John Safran, a Jewish Australian documentarian, spent two days in Mississippi with Richard Barrett, a notorious white supremacist, for a film about race. When Barrett was brutally murdered a year later by a young black man, Safran “realized this was [his] Truman Capote moment” and hightailed it from Melbourne back to Mississippi. As he became entwined in the lives of those connected with the murder—white separatist frenemies, oddball neighbors, even the killer himself—the more he discovered how complex the truth about someone’s life—and death—can be. This is a brilliant, haunting, hilarious, unsettling story about race, money, sex, and power in the American South from an outsider’s point of view.
In 1937, Peking was thick with tension. A heady mix of privilege and opulence—Japanese troops had occupied nearby Manchuria and were encircling the ancient city walls, One night, the mutilated body of Pamela Werner, the daughter of a former British consul to China, is discovered, and even as the Japanese tighten their noose around the city, her murder transfixes Peking. Based on seven years of research, historian and China expert Paul French at last uncovers the truth behind this notorious murder and offers a rare glimpse of the last days of colonial China.
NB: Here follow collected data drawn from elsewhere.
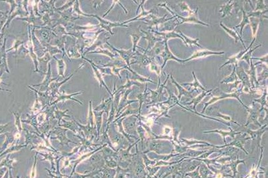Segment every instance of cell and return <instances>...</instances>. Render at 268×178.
Returning a JSON list of instances; mask_svg holds the SVG:
<instances>
[{
  "instance_id": "7a4b0ae2",
  "label": "cell",
  "mask_w": 268,
  "mask_h": 178,
  "mask_svg": "<svg viewBox=\"0 0 268 178\" xmlns=\"http://www.w3.org/2000/svg\"><path fill=\"white\" fill-rule=\"evenodd\" d=\"M163 57H164V65H163V67H164V65L165 63H166V61H167L168 60H171V59H172V60H177V61H181V60H179V59H177V57H175L173 55H172V53L170 52V50L167 48V45L166 51H165V55H164V54H163Z\"/></svg>"
},
{
  "instance_id": "277c9868",
  "label": "cell",
  "mask_w": 268,
  "mask_h": 178,
  "mask_svg": "<svg viewBox=\"0 0 268 178\" xmlns=\"http://www.w3.org/2000/svg\"><path fill=\"white\" fill-rule=\"evenodd\" d=\"M223 27H224V29H225V30H226L227 32L229 33V34H230V35L231 34V35H232L233 37L235 39H236V42H237V39H240V40H241V38H240V37H239V36H237V35L236 34V33L233 32V31H231V30H229L228 29H227V28L225 27H224V26H223Z\"/></svg>"
},
{
  "instance_id": "6da1fadb",
  "label": "cell",
  "mask_w": 268,
  "mask_h": 178,
  "mask_svg": "<svg viewBox=\"0 0 268 178\" xmlns=\"http://www.w3.org/2000/svg\"><path fill=\"white\" fill-rule=\"evenodd\" d=\"M224 52H221V53H217V52H210V51H202V52H198L197 53H195L194 54V55L191 57L189 59H187L183 61H189L190 60H192L193 58H196V57H203V56H209V55H211V54H221L223 53Z\"/></svg>"
},
{
  "instance_id": "5b68a950",
  "label": "cell",
  "mask_w": 268,
  "mask_h": 178,
  "mask_svg": "<svg viewBox=\"0 0 268 178\" xmlns=\"http://www.w3.org/2000/svg\"><path fill=\"white\" fill-rule=\"evenodd\" d=\"M193 75H194V73L193 72ZM194 80H195V82H194V83H193V84H189V85H193L194 87H195V88H197V87H200V88H201V89H203L204 91H205V88H203V87H202V85L200 84L199 83V82L197 81V78H195V76H194Z\"/></svg>"
},
{
  "instance_id": "3957f363",
  "label": "cell",
  "mask_w": 268,
  "mask_h": 178,
  "mask_svg": "<svg viewBox=\"0 0 268 178\" xmlns=\"http://www.w3.org/2000/svg\"><path fill=\"white\" fill-rule=\"evenodd\" d=\"M182 34V36H183V37H184L186 39H187V42H188V43L189 45H192V44H194V45H199V47H201L199 45H198L197 43V41H198L199 40V39H195V40H193V39H189V38H187L186 36L185 35H183V34Z\"/></svg>"
},
{
  "instance_id": "8992f818",
  "label": "cell",
  "mask_w": 268,
  "mask_h": 178,
  "mask_svg": "<svg viewBox=\"0 0 268 178\" xmlns=\"http://www.w3.org/2000/svg\"><path fill=\"white\" fill-rule=\"evenodd\" d=\"M222 177V176H221V174H218L217 175V178H221Z\"/></svg>"
}]
</instances>
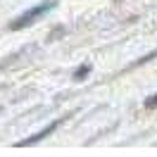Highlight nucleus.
Returning a JSON list of instances; mask_svg holds the SVG:
<instances>
[{"label":"nucleus","instance_id":"f257e3e1","mask_svg":"<svg viewBox=\"0 0 157 157\" xmlns=\"http://www.w3.org/2000/svg\"><path fill=\"white\" fill-rule=\"evenodd\" d=\"M48 10H52V2H40V5H36V7H31L29 12H24L19 19H14V24H12V29H21V26H29V24H33V19L36 17H40V14H45Z\"/></svg>","mask_w":157,"mask_h":157},{"label":"nucleus","instance_id":"f03ea898","mask_svg":"<svg viewBox=\"0 0 157 157\" xmlns=\"http://www.w3.org/2000/svg\"><path fill=\"white\" fill-rule=\"evenodd\" d=\"M147 107H157V95H152V100H147Z\"/></svg>","mask_w":157,"mask_h":157}]
</instances>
Where did my love of true crime come from? I blame it on my parents, whose idea of family television was watching Homicide: Life on the Street. If you’re not familiar with Homicide you’re seriously missing out. A detective procedural set in Baltimore that aired throughout the 90s, one of its producers/writers, David Simon, later went on to create The Wire. Yes, my parents thought that the precursor to The Wire was appropriate viewing for a seven-year-old. But long before The Wire or Homicide were on the air, Simon was the author of this classic book from which these acclaimed television shows sprang.